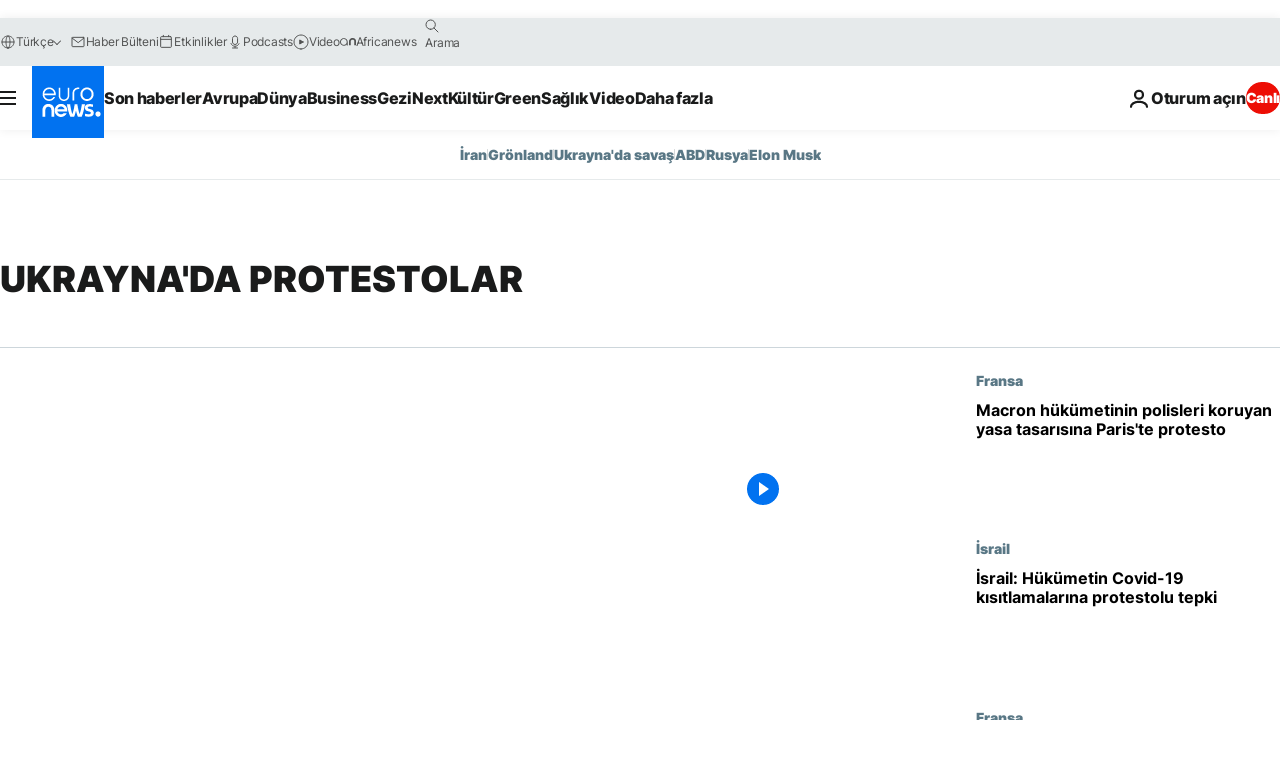

--- FILE ---
content_type: application/javascript
request_url: https://ml314.com/utsync.ashx?pub=&adv=&et=0&eid=84280&ct=js&pi=&fp=&clid=&if=0&ps=&cl=&mlt=&data=&&cp=https%3A%2F%2Ftr.euronews.com%2Ftag%2Fukrayna-da-protestolar%3Fp%3D1&pv=1770129856915_xb7krfg5h&bl=en-us@posix&cb=1240543&return=&ht=&d=&dc=&si=1770129856915_xb7krfg5h&cid=&s=1280x720&rp=&v=2.8.0.252
body_size: 691
content:
_ml.setFPI('3658765455701049411');_ml.syncCallback({"es":true,"ds":true});_ml.processTag({ url: 'https://dpm.demdex.net/ibs:dpid=22052&dpuuid=3658765455701049411&redir=', type: 'img' });
_ml.processTag({ url: 'https://idsync.rlcdn.com/395886.gif?partner_uid=3658765455701049411', type: 'img' });
_ml.processTag({ url: 'https://match.adsrvr.org/track/cmf/generic?ttd_pid=d0tro1j&ttd_tpi=1', type: 'img' });
_ml.processTag({ url: 'https://ib.adnxs.com/getuid?https://ml314.com/csync.ashx%3Ffp=$UID%26person_id=3658765455701049411%26eid=2', type: 'img' });
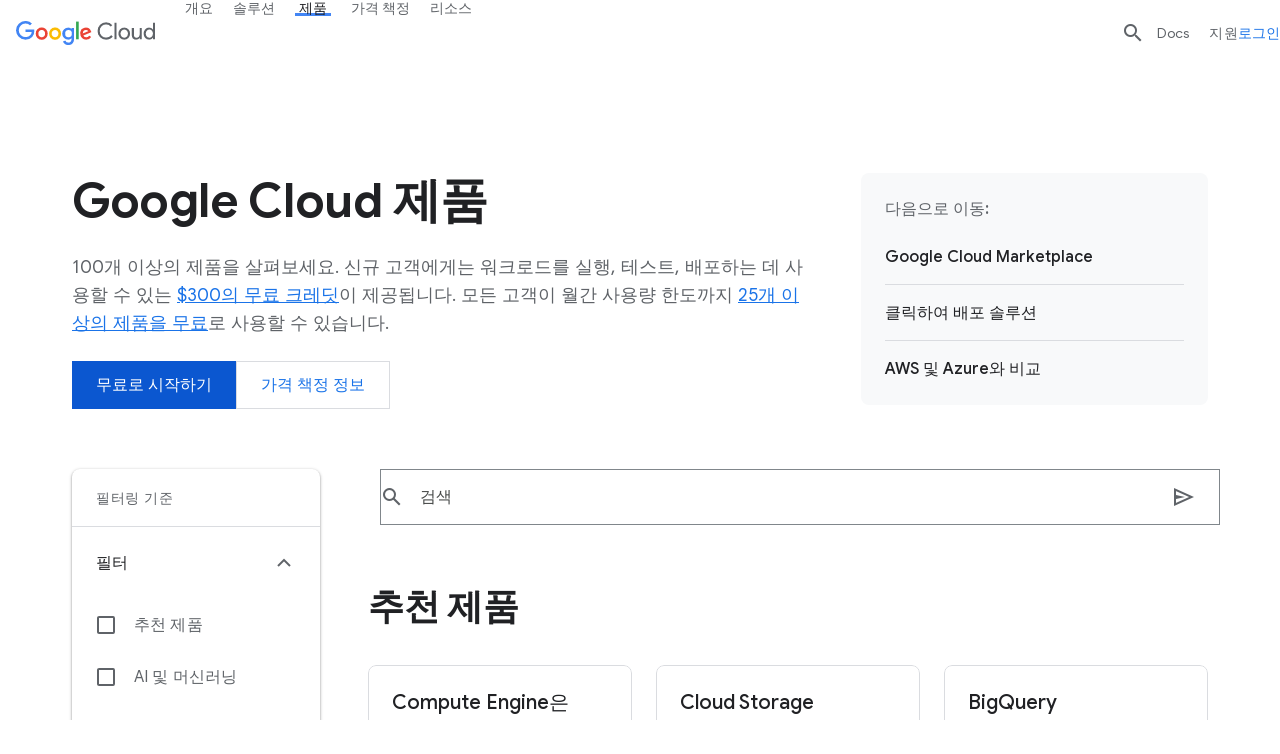

--- FILE ---
content_type: image/svg+xml
request_url: https://www.gstatic.com/cloud/images/navigation/media.svg
body_size: -380
content:
<svg width="24" height="24" xmlns="http://www.w3.org/2000/svg" xmlns:xlink="http://www.w3.org/1999/xlink"><defs><path id="a" d="M0 0h24v24H0z"/></defs><g fill="none" fill-rule="evenodd"><mask id="b" fill="#fff"><use xlink:href="#a"/></mask><use fill="#FFF" xlink:href="#a"/><g mask="url(#b)"><path stroke="#3C4043" fill="#FFF" d="M.5 6.5h23v15H.5z"/><path fill="#E44335" d="M9 10.498v7L15.298 14z"/><path stroke="#3C4043" d="M7 1l5 5 5-5"/></g></g></svg>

· · · · · · ·

Instructions to follow: If an entry holds a picture, leave that picture out, and transcribe the rest of the listing above exactly.

Task solution:
--- FILE ---
content_type: application/javascript
request_url: https://ml314.com/utsync.ashx?pub=&adv=&et=0&eid=84280&ct=js&pi=&fp=&clid=&if=0&ps=&cl=&mlt=&data=&&cp=https%3A%2F%2Ftr.euronews.com%2Ftag%2Fukrayna-da-protestolar%3Fp%3D1&pv=1770129856915_xb7krfg5h&bl=en-us@posix&cb=1240543&return=&ht=&d=&dc=&si=1770129856915_xb7krfg5h&cid=&s=1280x720&rp=&v=2.8.0.252
body_size: 691
content:
_ml.setFPI('3658765455701049411');_ml.syncCallback({"es":true,"ds":true});_ml.processTag({ url: 'https://dpm.demdex.net/ibs:dpid=22052&dpuuid=3658765455701049411&redir=', type: 'img' });
_ml.processTag({ url: 'https://idsync.rlcdn.com/395886.gif?partner_uid=3658765455701049411', type: 'img' });
_ml.processTag({ url: 'https://match.adsrvr.org/track/cmf/generic?ttd_pid=d0tro1j&ttd_tpi=1', type: 'img' });
_ml.processTag({ url: 'https://ib.adnxs.com/getuid?https://ml314.com/csync.ashx%3Ffp=$UID%26person_id=3658765455701049411%26eid=2', type: 'img' });

--- FILE ---
content_type: image/svg+xml
request_url: https://www.gstatic.com/cloud/images/navigation/media.svg
body_size: -380
content:
<svg width="24" height="24" xmlns="http://www.w3.org/2000/svg" xmlns:xlink="http://www.w3.org/1999/xlink"><defs><path id="a" d="M0 0h24v24H0z"/></defs><g fill="none" fill-rule="evenodd"><mask id="b" fill="#fff"><use xlink:href="#a"/></mask><use fill="#FFF" xlink:href="#a"/><g mask="url(#b)"><path stroke="#3C4043" fill="#FFF" d="M.5 6.5h23v15H.5z"/><path fill="#E44335" d="M9 10.498v7L15.298 14z"/><path stroke="#3C4043" d="M7 1l5 5 5-5"/></g></g></svg>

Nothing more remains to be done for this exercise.